Hi everyone,

I have come across the below issue, while experimenting with the Confluent 
registry and avro-confluent, debezium-avro-confluent formats. Please let me 
know your thoughts on it. Should this issue be addressed?

Thanks in advance,
Fruzsina
The use case

Create a new topic on Confluent Cloud
Create a value schema with the name “sampleRecord”:
{
  "type": "record",
  "namespace": "com.mycorp.mynamespace",
  "name": "sampleRecord",
…}
Create table with “avro-confluent” format:
CREATE TABLE `newtesttopic` (
     `my_field1` INT NOT NULL,
     `my_field2` DOUBLE NOT NULL,
     `my_field3` VARCHAR(2147483647) NOT NULL,
     ") WITH (
     'connector' = 'kafka',
     'topic' = 'newtesttopic',
     'scan.startup.mode' = 'latest-offset',
     'properties.bootstrap.servers' = 'bootstrapServers',
     'properties.sasl.jaas.config' = 'saslJaasConfig',
     'properties.sasl.mechanism' = 'PLAIN',
     'properties.security.protocol' = 'SASL_SSL',
     'format' = 'avro-confluent',
     'avro-confluent.url' = 'confluentSchemaRegUrl',
     'avro-confluent.basic-auth.credentials-source' = 'USER_INFO',
     'avro-confluent.basic-auth.user-info' = 'user:pw')

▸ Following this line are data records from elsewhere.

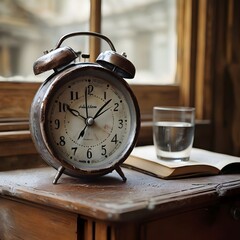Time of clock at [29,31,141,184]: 10:07
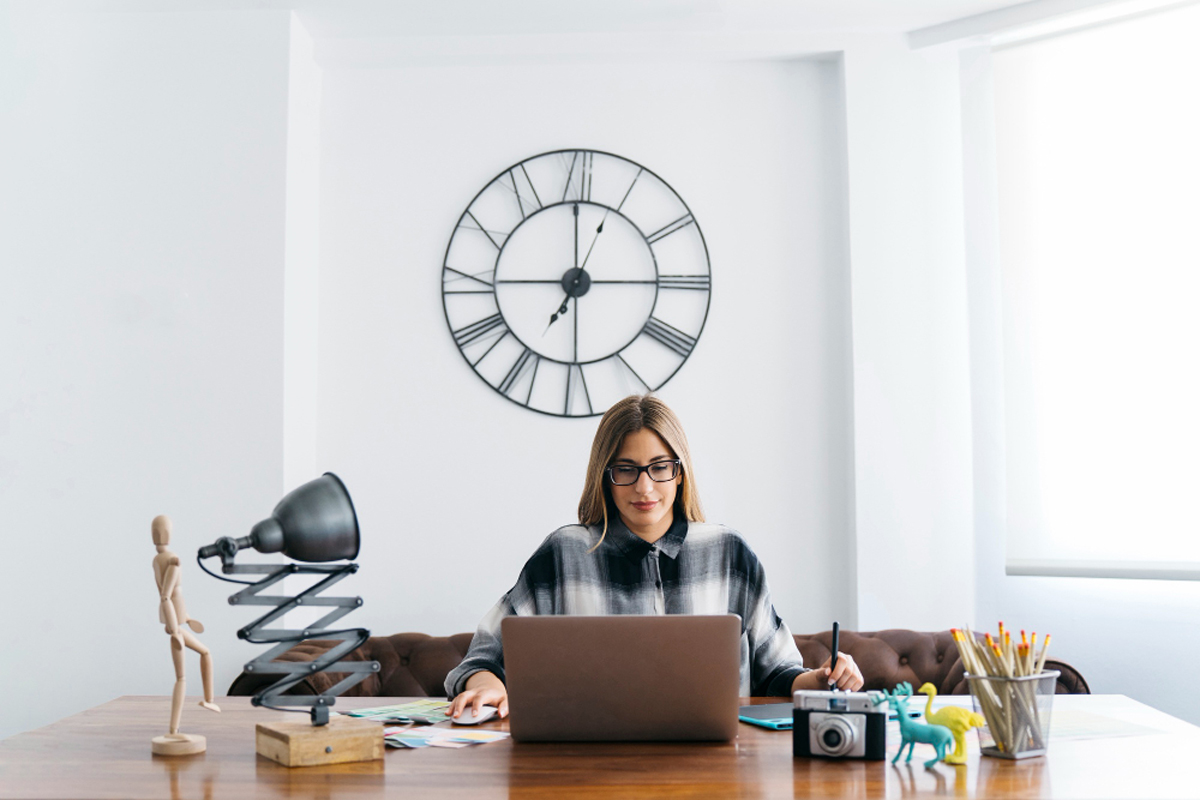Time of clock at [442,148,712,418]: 7:00
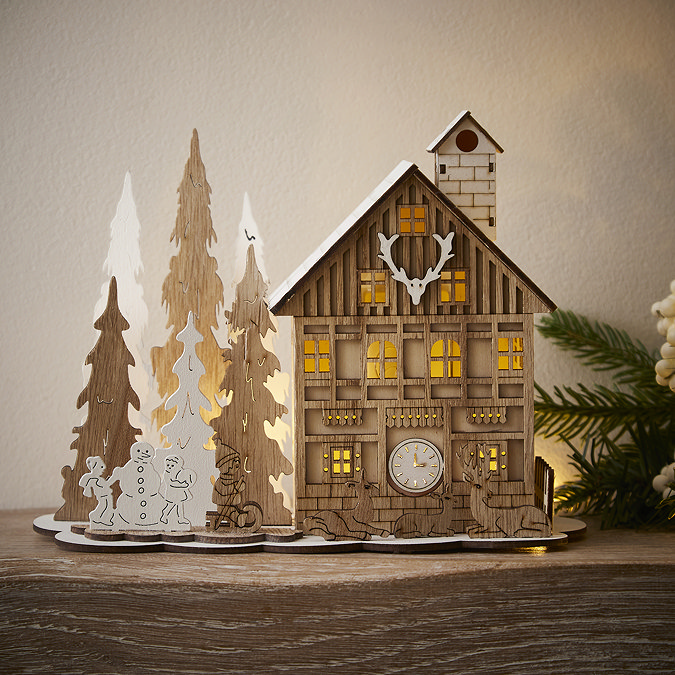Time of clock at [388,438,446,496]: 2:59
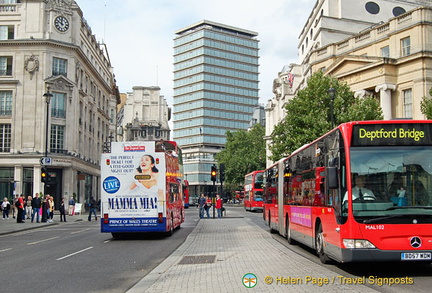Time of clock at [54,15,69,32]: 11:48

Insert data into the “newtesttopic”
The following error is thrown:
io.confluent.kafka.schemaregistry.client.rest.exceptions.RestClientException: 
Schema being registered is incompatible with an earlier schema for subject 
"newtesttopic-value", details: [Incompatibility{type:NAME_MISMATCH, 
location:/name, message:expected: com.mycorp.mynamespace.sampleRecord, 
reader:{"type":"record","name":"record",...}, 
writer:{"type":"record","name":"sampleRecord",...}
This error of course can be avoided if we don’t register a schema for our topic 
on the Confluent Cloud site before inserting data into the kafka table, and we 
just let Flink register it for us with the name “record”.

The cause of the error

I found that the error is caused by the 
EncodingFormat<SerializationSchema<RowData>> created by 
RegistryAvroFormatFactory.createEncodingFormat, because when creating a 
AvroRowDataSerializationSchema, it uses 
AvroSchemaConverter.convertToSchema(LogicalType schema) 
<https://github.com/apache/flink/blob/359217381a3a5e48133614407445435c3bc97622/flink-formats/flink-avro-confluent-registry/src/main/java/org/apache/flink/formats/avro/registry/confluent/RegistryAvroFormatFactory.java#L100>
which names the schema “record” 
<https://github.com/apache/flink/blob/359217381a3a5e48133614407445435c3bc97622/flink-formats/flink-avro/src/main/java/org/apache/flink/formats/avro/typeutils/AvroSchemaConverter.java#L306>
 by default.

But the registered schema is named “sampleRecord” in the above example, so the 
Confluent Schema Registry client doesn’t accept it.
The problem

To resolve this I added a new option “schema-name” to “avro-confluent” and 
“debezium-avro-confluent” formats. And as I was testing the 
“debezium-avro-confluent” format, it turned out that this solution doesn’t 
solve the problem in those cases when there are named schemas (record, enum, 
fixed types) nested in the schema of the topic.

For example:
In case of “debezium-avro-confluent” the schema created is a union of null and 
a Debezium specific record schema (before, after, op). If I use the above 
option to provide a specific name for the schema, I get an 
org.apache.avro.UnresolvedUnionException, because 
AvroRowDataSerializationSchema 
<https://github.com/apache/flink/blob/359217381a3a5e48133614407445435c3bc97622/flink-formats/flink-avro/src/main/java/org/apache/flink/formats/avro/AvroRowDataSerializationSchema.java#L79>
 converts the RowType to a record schema with the name “record”, which will not 
be found in the union, if the the Debezium specific record has a different name.
Union type is problematic because in the general case, if we define a union 
schema [schema1, schema2]meaning that the schema is either schema1 or schema2, 
we must determine somehow which schema we are converting the RowType to.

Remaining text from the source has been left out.